À l’inverse, un commerçant s’inquiète, en refusant de donner son nom : « les Afghans acceptent des tâches dont les Pakistanais ont honte, comme ramasser les ordures. Qui le fera après leur départ ? »

En attente d’un visa 

Samedi, le Premier ministre taliban Hassan Akhund a dénoncé les « mesures unilatérales » de son voisin et exhorté le chef de la diplomatie pakistanaise Ishaq Dar qu’il recevait à Kaboul à « faciliter un retour digne des réfugiés afghans ».

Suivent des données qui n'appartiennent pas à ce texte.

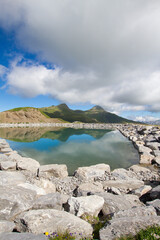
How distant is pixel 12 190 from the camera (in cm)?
688

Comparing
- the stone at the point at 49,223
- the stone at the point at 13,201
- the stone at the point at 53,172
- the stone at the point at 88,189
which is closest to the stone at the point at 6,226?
the stone at the point at 49,223

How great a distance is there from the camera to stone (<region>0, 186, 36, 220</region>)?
5860 mm

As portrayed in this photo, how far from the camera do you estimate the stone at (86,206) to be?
6.89 metres

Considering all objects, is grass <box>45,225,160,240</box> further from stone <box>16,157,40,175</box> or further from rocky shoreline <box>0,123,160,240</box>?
stone <box>16,157,40,175</box>

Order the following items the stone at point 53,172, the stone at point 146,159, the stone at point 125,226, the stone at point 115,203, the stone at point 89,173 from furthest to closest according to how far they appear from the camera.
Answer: the stone at point 146,159 → the stone at point 53,172 → the stone at point 89,173 → the stone at point 115,203 → the stone at point 125,226

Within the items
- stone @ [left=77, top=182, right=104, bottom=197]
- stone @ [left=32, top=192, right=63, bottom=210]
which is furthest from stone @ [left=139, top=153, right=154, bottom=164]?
stone @ [left=32, top=192, right=63, bottom=210]

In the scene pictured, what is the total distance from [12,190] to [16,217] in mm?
1365

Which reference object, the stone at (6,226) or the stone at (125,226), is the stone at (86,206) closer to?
the stone at (125,226)

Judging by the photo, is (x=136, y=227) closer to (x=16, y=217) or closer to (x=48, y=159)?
(x=16, y=217)

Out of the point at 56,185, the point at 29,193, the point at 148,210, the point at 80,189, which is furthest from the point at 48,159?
the point at 148,210

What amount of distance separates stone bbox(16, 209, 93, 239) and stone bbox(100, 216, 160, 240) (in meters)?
0.86

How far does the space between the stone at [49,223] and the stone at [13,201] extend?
0.40 metres

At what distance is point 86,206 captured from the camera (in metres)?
7.07

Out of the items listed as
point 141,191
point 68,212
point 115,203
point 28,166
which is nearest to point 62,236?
point 68,212
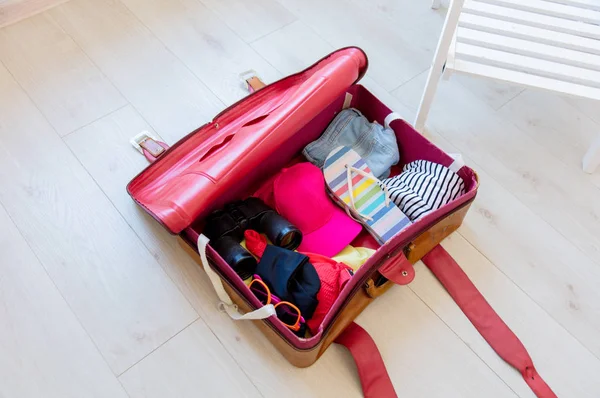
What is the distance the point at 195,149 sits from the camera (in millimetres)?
1130

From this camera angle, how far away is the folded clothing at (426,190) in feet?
3.47

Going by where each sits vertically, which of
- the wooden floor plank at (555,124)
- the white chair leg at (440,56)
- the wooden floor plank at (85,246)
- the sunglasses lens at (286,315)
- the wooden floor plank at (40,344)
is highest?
the white chair leg at (440,56)

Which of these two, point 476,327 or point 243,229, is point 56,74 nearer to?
point 243,229

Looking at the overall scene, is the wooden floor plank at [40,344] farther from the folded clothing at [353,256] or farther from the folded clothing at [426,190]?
the folded clothing at [426,190]

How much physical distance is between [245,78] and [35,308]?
2.40 ft

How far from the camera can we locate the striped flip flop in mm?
1047

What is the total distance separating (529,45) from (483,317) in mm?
601

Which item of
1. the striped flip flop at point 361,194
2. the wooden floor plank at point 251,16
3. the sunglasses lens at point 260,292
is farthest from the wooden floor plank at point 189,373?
the wooden floor plank at point 251,16

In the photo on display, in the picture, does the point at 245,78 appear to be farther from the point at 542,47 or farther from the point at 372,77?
the point at 542,47

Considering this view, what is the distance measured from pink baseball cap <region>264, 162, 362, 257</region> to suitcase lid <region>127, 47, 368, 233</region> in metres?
0.09

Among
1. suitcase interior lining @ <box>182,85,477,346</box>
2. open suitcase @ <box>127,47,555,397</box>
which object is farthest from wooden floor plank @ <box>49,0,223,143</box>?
suitcase interior lining @ <box>182,85,477,346</box>

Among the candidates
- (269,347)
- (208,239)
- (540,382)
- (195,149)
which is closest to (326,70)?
(195,149)

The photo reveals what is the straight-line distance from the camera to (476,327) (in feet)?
3.43

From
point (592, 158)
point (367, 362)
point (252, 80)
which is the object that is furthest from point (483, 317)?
point (252, 80)
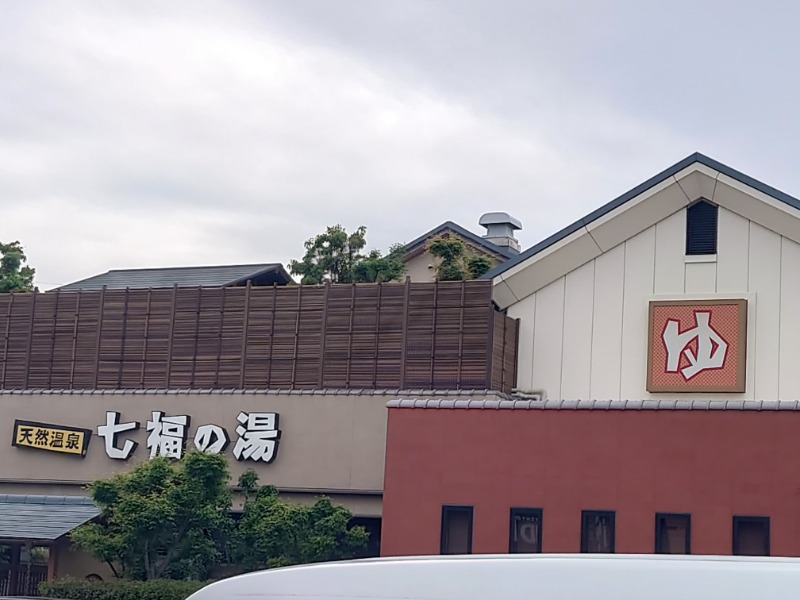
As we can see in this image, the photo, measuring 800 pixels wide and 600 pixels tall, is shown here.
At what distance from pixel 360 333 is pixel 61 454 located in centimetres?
701

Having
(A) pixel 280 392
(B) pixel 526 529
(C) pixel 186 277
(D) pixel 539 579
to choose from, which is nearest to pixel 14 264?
(C) pixel 186 277

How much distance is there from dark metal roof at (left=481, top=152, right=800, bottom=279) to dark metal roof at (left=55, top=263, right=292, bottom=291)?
27.0 ft

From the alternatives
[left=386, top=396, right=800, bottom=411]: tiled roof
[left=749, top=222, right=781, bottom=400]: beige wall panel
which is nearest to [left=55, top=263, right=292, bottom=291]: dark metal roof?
[left=386, top=396, right=800, bottom=411]: tiled roof

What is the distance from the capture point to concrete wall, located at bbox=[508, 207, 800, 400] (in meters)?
21.8

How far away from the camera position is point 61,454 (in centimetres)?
2473

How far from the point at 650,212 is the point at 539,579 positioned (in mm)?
20433

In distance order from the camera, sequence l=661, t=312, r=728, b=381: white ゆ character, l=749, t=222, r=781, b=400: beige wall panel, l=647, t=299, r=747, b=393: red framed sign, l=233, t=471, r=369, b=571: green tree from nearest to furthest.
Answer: l=233, t=471, r=369, b=571: green tree → l=749, t=222, r=781, b=400: beige wall panel → l=647, t=299, r=747, b=393: red framed sign → l=661, t=312, r=728, b=381: white ゆ character

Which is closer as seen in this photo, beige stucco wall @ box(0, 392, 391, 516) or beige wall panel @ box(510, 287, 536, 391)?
beige stucco wall @ box(0, 392, 391, 516)

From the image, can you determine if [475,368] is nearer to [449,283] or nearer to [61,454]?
[449,283]

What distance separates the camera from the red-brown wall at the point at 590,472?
1659cm

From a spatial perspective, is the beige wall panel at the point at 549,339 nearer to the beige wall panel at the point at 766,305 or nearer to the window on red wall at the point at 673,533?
the beige wall panel at the point at 766,305

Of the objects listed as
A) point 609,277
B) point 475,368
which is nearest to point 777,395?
point 609,277

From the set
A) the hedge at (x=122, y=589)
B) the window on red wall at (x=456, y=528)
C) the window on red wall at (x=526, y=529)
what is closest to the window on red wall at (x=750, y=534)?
the window on red wall at (x=526, y=529)

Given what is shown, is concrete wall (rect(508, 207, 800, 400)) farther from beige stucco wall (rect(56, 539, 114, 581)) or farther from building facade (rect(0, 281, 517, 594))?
beige stucco wall (rect(56, 539, 114, 581))
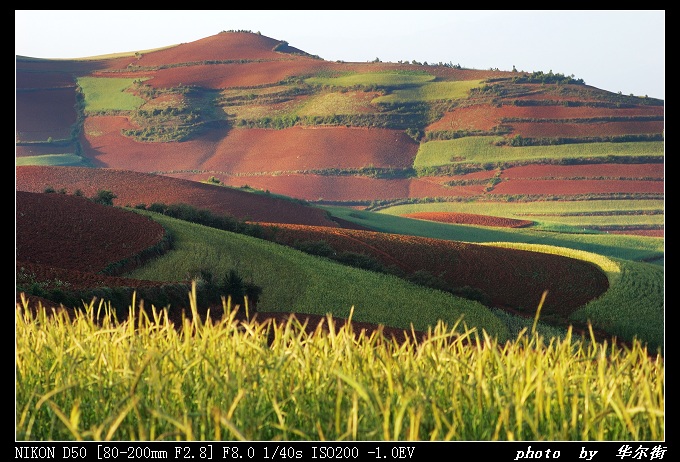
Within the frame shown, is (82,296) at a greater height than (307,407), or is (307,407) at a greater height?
(307,407)

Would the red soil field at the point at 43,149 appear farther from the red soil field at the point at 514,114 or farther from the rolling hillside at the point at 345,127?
the red soil field at the point at 514,114

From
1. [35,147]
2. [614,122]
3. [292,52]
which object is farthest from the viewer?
[292,52]

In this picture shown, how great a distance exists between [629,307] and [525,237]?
78.2ft

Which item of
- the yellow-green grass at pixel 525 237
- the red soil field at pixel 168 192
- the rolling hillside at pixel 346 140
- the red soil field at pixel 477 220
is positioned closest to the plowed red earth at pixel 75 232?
the red soil field at pixel 168 192

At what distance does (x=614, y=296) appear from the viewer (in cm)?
2416

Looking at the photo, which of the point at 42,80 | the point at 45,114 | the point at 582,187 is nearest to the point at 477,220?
the point at 582,187

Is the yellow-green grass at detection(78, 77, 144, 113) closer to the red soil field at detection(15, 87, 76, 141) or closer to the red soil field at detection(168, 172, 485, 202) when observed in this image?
the red soil field at detection(15, 87, 76, 141)

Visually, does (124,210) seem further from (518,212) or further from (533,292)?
(518,212)

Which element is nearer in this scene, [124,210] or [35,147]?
[124,210]

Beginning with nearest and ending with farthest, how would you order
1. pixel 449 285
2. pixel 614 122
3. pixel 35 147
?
pixel 449 285
pixel 614 122
pixel 35 147

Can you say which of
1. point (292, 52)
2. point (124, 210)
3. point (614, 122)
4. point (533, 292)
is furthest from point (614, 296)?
point (292, 52)

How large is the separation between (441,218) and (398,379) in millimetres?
54437

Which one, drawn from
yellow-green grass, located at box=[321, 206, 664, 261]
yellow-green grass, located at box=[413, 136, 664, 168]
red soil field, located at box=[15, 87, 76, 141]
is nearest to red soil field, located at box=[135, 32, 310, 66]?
red soil field, located at box=[15, 87, 76, 141]
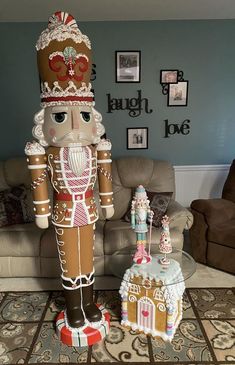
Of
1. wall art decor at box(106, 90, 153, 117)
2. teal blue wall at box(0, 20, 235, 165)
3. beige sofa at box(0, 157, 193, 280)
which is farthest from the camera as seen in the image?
wall art decor at box(106, 90, 153, 117)

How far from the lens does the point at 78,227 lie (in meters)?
1.70

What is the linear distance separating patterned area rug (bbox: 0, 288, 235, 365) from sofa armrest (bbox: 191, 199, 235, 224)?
0.62 m

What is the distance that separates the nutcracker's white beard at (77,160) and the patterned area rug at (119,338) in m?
1.02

D’après le HCR, « 58 % d’entre eux sont des enfants » — qui rentrent dans le seul pays au monde où les filles n’ont pas le droit d’étudier au-delà de 12 ans.

Naqibullah, 39 ans, rencontré par l’AFP du côté afghan de Torkham, sait déjà qu’il va devoir déscolariser ses filles.

« Au Pakistan, elles allaient à l’école et apprenaient dans différents domaines, ici, elles ne pourront pas étudier et c’est un problème », lance-t-il.

Parmi les Afghans présents au Pakistan, des milliers ont quitté leur pays à la demande d’ambassades qui se sont retirées de Kaboul à la prise de pouvoir des talibans et délivrent désormais leurs visas à Islamabad, notamment.

Outre les programmes de réinstallation d’Afghans et d’Afghanes — pour la plupart menacés sous le pouvoir taliban — en Europe et ailleurs dans le monde, une bonne part des près de 13.000 Afghans ayant obtenu le feu vert pour une relocalisation aux États-Unis attendent au Pakistan.

Le sort de ces « 12.866 candidats », selon le département d’État américain, est aujourd’hui suspendu à la décision du président Donald Trump de reprendre les programmes d’aide aux réfugiés qu’il a gelés.

Le Pakistan, lui, a donné jusqu’au 30 avril aux ambassades pour évacuer ces réfugiés avant de les expulser également. Et le 30 juin, il réévaluera la situation des plus de 1,3 million de porteurs de carte dites « PoR » du HCR.